■ **What the task requires**
Begin at the line below that contains "phylum: Chordata" and write out every line from there to the end of the entries, exactly.

■ **Provided information**
------------------------

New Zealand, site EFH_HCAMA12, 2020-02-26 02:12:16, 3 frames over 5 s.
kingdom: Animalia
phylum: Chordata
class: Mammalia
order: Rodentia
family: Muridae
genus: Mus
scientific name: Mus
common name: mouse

------------------------

■ **Exercise result**
phylum: Chordata
class: Mammalia
order: Rodentia
family: Muridae
genus: Mus
scientific name: Mus
common name: mouse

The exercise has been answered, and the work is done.